▶ **Extrait du texte**
Note d’alerte
La révélation du scandale
Mohamed ould Mrazgui, enfant de 13 ans, né de caste servile, a été confié, à une famille de tuteurs, par sa mère Salma mint Salem ; celle-ci habite le village de Aïn Emelline, à 50 km de Boutilimit, chef-lieu du département, dans la région du Trarza, théâtre de dénonciations récurrentes, au motif de pratiques d’esclavage et de radicalisation religieuse. Mohamed devait servir la dame Vatimetou mint Mohamed Yahya ould Tlamid, en contrepartie d’une prime versée à ses propres parents. La ci-devant maîtresse, domiciliée à Nouadhibou, poumon économique de la Mauritanie, le maltraitait et lui faisait subir maints sévices dont des brûlures par couteau incandescent, la bastonnade à vif, l’isolement et les insultes racistes. En vertu de l’on ne sait quelle perversion, elle le contraignait à porter des tenues féminines, comme l’atteste une vidéo sur les réseaux sociaux.
Mohamed raconte, en détail, la maltraitance, le défaut de scolarisation, l’affectation permanente aux corvées et courses de la maison et le travail domestique, sans rémunération. Dès la découverte du drame, il revendique le retour auprès de sa mère. Selon les recoupements disponibles, il s’agit d’une situation d’exploitation et de séquestration, accompagnée d’actes de barbarie, ainsi que le prouvent les images jointes et le film, bref, où il témoigne. Manifestement, il est ici question d’esclavage moderne et de traite des personnes, en relation avec la servitude d’antan, l’enfant étant né de descendants de captifs, tous deux d’origine subsaharienne. Les cas similaires sont légion en milieu arabo-berbère et pas seulement au Trarza.
La réaction des autorités
Alertée grâce à la vigilance des voisins, la section de l’Ira à Nouadhibou se saisit de l’affaire, le 23 novembre 2022 à 11h ; aussitôt, elle dépose plainte auprès du procureur de la république qui ordonne, sans délai, l’ouverture d’une enquête. La commissaire de police en charge des mineurs, madame Salka mint Choumad, traînera longtemps les pieds, avant de se décider, enfin, à 18h. Comme il est d’usage en République islamique de Mauritanie, elle s’empresse d’arrêter les militants lanceurs d’alerte, Lemrabot ould Mahmoud et Lemine Djiby, respectivement Secrétaire général et responsable des droits humains, au sein de la section locale de l’Initiative de résurgence abolitionniste (Ira). Ils furent libérés, à minuit. A leur sortie, l’officier de la sûreté publique, Salka mint Choumad, intima, aux activistes, de laisser la victime entre ses mains et de rentrer chez eux. Compte tenu des antécédents de pression multiforme aux fins de modifier la nature du litige et de l’inscrire à la rubrique des faits divers, les partisans de l’Ira refusèrent de déférer à l’injonction. Leur crainte n’allait tarder à recevoir une illustration éclatante.

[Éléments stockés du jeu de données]
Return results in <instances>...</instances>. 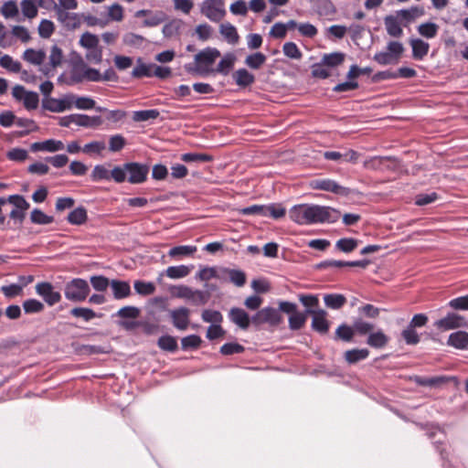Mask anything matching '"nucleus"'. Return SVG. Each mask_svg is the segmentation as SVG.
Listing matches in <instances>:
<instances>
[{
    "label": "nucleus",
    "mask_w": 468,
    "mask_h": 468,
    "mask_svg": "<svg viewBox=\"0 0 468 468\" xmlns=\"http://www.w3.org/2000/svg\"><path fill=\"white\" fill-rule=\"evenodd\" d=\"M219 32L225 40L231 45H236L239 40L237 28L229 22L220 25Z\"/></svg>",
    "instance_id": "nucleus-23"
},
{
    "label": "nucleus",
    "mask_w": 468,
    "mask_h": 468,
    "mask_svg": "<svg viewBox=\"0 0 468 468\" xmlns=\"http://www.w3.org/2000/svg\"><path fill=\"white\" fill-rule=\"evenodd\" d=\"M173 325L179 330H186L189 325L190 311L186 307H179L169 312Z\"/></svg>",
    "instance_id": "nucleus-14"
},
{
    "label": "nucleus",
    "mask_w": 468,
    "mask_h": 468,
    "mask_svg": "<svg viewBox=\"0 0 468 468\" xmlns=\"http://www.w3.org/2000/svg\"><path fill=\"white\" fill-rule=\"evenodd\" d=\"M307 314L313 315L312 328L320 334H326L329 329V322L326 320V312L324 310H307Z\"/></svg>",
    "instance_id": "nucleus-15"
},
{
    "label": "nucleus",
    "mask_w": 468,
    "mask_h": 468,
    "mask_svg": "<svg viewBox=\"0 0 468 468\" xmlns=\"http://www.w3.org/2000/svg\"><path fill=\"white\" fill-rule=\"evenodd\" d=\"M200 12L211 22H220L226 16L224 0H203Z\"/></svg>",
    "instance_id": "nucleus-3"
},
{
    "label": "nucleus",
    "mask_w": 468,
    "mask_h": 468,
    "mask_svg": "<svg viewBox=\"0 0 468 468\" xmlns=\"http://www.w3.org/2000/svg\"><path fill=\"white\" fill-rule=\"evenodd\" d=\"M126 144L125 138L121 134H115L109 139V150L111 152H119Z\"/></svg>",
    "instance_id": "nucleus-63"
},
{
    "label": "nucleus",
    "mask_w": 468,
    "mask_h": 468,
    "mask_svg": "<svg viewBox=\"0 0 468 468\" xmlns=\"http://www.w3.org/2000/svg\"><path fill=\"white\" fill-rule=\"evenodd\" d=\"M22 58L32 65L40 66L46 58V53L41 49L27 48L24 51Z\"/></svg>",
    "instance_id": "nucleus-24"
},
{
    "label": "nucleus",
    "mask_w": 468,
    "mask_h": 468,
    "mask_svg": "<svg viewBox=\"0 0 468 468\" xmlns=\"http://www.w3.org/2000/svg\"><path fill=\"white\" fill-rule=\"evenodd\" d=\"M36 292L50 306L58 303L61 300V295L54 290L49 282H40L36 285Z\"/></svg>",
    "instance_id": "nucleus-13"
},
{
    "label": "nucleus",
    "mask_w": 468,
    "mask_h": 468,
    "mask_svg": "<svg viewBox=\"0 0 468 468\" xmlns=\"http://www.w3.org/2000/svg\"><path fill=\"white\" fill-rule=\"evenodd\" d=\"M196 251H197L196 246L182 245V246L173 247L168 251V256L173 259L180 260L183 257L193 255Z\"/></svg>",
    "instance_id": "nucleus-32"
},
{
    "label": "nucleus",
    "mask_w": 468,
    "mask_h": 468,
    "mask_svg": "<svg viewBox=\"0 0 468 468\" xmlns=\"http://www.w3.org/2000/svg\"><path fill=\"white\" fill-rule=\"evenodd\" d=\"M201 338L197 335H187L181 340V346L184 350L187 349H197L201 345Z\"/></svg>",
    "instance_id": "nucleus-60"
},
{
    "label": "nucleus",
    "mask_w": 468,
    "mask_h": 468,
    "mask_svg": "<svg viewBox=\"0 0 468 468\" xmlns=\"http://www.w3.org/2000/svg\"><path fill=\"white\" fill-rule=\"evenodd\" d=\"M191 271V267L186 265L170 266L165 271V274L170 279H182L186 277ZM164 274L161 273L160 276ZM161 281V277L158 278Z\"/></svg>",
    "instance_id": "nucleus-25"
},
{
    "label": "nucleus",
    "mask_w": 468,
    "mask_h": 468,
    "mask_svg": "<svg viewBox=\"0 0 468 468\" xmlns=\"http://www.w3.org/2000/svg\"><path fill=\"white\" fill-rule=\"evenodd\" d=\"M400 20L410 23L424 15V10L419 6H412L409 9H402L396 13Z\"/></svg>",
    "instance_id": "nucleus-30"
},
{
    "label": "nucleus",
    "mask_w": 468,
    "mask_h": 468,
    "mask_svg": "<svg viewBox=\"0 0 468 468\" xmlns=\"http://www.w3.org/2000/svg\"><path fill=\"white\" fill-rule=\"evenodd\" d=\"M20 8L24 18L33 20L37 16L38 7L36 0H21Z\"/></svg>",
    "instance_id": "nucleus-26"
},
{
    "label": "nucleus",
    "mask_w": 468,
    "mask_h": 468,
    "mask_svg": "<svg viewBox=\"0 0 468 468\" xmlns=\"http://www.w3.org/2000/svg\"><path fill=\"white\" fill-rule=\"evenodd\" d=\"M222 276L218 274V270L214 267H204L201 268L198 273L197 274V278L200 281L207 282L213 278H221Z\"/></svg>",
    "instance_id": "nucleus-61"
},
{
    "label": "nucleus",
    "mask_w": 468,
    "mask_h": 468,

▶ **Consigne 1**
Reprenez le passage de la note d'alerte qui commence aux mots « Mohamed raconte, en » et s'arrête après « seulement au Trarza. », en substituant « nombreux » à « légion ».
▶ **Consigne 2**
Poursuivez la note d'alerte à partir de sa dernière phrase, s'il vous plaît.

▶ **Réponse 1**
Mohamed raconte, en détail, la maltraitance, le défaut de scolarisation, l’affectation permanente aux corvées et courses de la maison et le travail domestique, sans rémunération. Dès la découverte du drame, il revendique le retour auprès de sa mère. Selon les recoupements disponibles, il s’agit d’une situation d’exploitation et de séquestration, accompagnée d’actes de barbarie, ainsi que le prouvent les images jointes et le film, bref, où il témoigne. Manifestement, il est ici question d’esclavage moderne et de traite des personnes, en relation avec la servitude d’antan, l’enfant étant né de descendants de captifs, tous deux d’origine subsaharienne. Les cas similaires sont nombreux en milieu arabo-berbère et pas seulement au Trarza.

▶ **Réponse 2**
Cependant et contre toute attente, le parquet décida de sévir : dès après 18h, la police convoque Vatimetou mint Mohamed Yahya ould Tlamid, cible de l’incrimination et la place en détention préventive. Alors, la machine – rodée - du blanchiment des crimes d’esclavage, se mit en marche: la génitrice de Mohamed Mrazgui, Salma mint Salem, ainsi que le père, effectuent un voyage-éclair, de Boutilimit à Nouadhibou, sur un trajet de plus de 600km. Sous influence prévisible de la police, des politiciens du cru, de certains magistrats et des tribus, le couple exclut d’ester en justice ; la maman de Mohamed déclare avoir « confié » l’enfant à ses tortionnaires présumés ; elle s’emploie, plutôt, à changer les propos de ce dernier, malgré l’appel au secours et l’évidence des griefs, d’ailleurs circonstanciés.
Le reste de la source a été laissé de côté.